** WHAT TO DO **
In the records that follow, find each line containing "classification" and copy it.

** RECORD EXTRACTS **
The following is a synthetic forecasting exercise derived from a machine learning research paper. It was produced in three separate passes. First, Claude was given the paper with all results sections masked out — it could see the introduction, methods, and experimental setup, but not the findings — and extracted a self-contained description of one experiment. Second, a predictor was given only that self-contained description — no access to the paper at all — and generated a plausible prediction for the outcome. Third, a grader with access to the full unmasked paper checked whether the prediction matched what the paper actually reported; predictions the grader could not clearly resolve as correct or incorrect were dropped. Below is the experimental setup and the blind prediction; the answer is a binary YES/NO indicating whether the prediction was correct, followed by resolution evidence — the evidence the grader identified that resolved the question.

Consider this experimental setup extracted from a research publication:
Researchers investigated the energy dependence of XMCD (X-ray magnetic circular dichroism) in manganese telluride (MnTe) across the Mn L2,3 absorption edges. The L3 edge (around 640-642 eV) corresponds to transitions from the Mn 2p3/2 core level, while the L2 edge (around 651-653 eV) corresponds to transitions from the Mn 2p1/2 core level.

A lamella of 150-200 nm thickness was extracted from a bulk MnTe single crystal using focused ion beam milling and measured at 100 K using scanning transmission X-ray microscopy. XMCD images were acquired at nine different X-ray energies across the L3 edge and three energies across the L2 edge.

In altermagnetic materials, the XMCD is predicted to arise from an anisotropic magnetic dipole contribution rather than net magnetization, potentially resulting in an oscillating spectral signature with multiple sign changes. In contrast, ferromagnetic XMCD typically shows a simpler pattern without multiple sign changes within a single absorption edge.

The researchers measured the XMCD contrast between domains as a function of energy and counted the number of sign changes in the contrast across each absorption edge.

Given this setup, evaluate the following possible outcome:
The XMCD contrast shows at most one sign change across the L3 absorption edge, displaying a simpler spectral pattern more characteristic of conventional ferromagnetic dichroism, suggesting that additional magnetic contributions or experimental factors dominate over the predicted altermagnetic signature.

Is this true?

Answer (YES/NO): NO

==

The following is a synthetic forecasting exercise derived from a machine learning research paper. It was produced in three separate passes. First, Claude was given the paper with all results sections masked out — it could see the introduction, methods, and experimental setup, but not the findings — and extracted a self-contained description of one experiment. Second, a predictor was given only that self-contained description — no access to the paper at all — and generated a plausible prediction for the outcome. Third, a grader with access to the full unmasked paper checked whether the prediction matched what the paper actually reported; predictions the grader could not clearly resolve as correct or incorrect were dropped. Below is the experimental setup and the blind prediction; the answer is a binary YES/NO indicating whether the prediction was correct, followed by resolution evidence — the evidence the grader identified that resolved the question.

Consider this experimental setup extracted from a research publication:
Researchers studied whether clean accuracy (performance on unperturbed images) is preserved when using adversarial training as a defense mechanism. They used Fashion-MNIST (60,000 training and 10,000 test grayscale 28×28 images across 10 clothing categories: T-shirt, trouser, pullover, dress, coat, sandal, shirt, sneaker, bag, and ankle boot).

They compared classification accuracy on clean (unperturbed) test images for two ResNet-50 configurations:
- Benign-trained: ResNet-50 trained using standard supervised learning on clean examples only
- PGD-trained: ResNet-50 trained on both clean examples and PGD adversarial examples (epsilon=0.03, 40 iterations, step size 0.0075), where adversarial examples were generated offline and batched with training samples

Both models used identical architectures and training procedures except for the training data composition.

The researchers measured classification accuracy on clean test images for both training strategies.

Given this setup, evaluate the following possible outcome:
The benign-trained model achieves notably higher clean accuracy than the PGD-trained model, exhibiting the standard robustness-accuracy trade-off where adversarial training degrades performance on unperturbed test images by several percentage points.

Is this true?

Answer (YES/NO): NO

** RESPONSE BELOW **
They compared classification accuracy on clean (unperturbed) test images for two ResNet-50 configurations:
The researchers measured classification accuracy on clean test images for both training strategies.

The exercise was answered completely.